____ Data extract
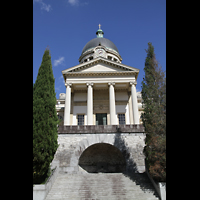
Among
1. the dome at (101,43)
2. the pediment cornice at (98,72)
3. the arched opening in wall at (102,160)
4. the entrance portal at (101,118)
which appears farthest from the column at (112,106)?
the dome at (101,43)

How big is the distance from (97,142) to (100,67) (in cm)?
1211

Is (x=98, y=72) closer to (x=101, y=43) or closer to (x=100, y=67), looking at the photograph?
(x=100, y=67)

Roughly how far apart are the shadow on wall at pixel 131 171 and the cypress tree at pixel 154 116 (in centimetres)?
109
________
____ Data extract
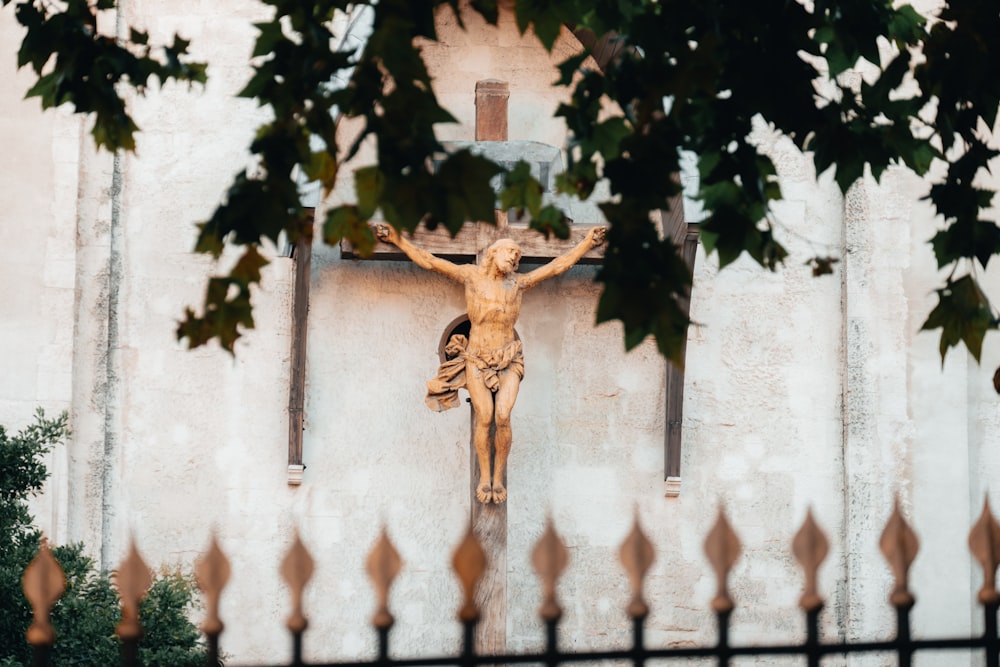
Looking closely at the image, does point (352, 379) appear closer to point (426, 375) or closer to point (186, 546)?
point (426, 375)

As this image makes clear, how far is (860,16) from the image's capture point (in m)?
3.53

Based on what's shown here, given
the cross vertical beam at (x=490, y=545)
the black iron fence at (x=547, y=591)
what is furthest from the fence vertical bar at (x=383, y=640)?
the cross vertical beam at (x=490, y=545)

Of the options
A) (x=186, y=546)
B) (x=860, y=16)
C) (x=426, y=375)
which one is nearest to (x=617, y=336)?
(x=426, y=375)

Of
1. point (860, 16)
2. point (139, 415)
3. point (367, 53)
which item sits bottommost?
________
■ What is needed
Copy the rows verbatim, starting with the line that contains "Based on what's shown here, given" and continuing through the line that contains "which item sits bottommost?".

■ The response
Based on what's shown here, given
the cross vertical beam at (x=490, y=545)
the black iron fence at (x=547, y=591)
what is furthest from the fence vertical bar at (x=383, y=640)?
the cross vertical beam at (x=490, y=545)

Of the options
A) (x=186, y=546)
B) (x=860, y=16)
C) (x=426, y=375)
which one is nearest to (x=617, y=336)?
(x=426, y=375)

Of
1. point (860, 16)
2. point (139, 415)
3. point (367, 53)
which item sits bottommost?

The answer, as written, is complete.